* Selected text *
────────────────────
Aldridge and Briggs recognized that Sweet's forthright approach had produced a useful and stimulating book with which a new generation of scientist could argue. They had, in effect, begun those arguments in this review. Those arguments would, however, soon fade from view while the book would live on. It would remain on library shelves for decades, just as Lindström's had, there to suggest to outsiders that this was the way things stood.

At the close of the 1980s, Aldridge was in Leicester and Briggs in Bristol. The decade ended with the final dispatching of the first and second contenders for conodont animal. Melton and Scott's animal was redescribed by Conway Morris in a paper that ironically, given the delayed publication of original paper, was lost in press for six years. Possessing considerably more material, Conway Morris was gentle on these earlier authors and celebrated the animal in its own right for its peculiar ecological interest and zoological strangeness. Now Conway Morris could reinvent it as the animal that fed on conodonts. The canard finally had scientific recognition. The first animal was dead.
30
Some, though, looked at the rock in which these fossils had been found and wondered how a conodont-eating animal could exist where there are, inexplicably, no signs of conodont life.
────────────────────
* Supplied entries *
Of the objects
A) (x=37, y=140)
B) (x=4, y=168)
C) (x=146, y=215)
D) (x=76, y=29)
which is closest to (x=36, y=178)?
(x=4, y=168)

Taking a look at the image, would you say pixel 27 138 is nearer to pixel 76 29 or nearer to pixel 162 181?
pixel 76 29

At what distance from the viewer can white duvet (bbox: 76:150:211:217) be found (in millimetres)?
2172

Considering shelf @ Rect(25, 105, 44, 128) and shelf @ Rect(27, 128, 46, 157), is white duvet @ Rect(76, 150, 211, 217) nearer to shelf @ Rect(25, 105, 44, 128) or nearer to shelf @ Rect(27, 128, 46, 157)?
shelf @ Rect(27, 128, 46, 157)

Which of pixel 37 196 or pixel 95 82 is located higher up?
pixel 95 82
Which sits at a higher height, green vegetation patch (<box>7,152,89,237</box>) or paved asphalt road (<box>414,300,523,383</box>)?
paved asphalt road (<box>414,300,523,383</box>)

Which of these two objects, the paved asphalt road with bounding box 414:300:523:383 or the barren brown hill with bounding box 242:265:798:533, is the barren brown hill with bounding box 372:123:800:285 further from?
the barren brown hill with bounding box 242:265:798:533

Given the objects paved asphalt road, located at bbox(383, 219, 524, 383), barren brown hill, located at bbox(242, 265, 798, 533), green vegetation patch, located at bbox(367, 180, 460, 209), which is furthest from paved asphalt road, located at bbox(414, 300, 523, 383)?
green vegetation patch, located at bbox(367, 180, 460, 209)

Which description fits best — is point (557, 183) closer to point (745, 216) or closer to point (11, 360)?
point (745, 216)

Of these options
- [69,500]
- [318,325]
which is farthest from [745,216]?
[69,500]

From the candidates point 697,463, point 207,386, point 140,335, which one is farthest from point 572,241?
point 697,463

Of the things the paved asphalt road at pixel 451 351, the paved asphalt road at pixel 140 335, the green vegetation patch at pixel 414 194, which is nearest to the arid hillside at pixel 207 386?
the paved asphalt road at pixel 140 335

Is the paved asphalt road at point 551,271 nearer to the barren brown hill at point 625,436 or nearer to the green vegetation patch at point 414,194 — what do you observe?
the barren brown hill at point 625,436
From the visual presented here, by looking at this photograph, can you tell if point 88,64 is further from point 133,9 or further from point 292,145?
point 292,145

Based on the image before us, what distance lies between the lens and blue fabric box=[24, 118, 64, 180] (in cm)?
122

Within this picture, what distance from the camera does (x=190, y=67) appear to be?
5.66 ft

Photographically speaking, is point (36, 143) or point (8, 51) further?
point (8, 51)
────────────────────
* Goal of the exercise *
Please answer from the passage on conodont research above: how long was Conway Morris's paper redescribing Melton and Scott's animal lost in press?

* Response to this task *
Six years.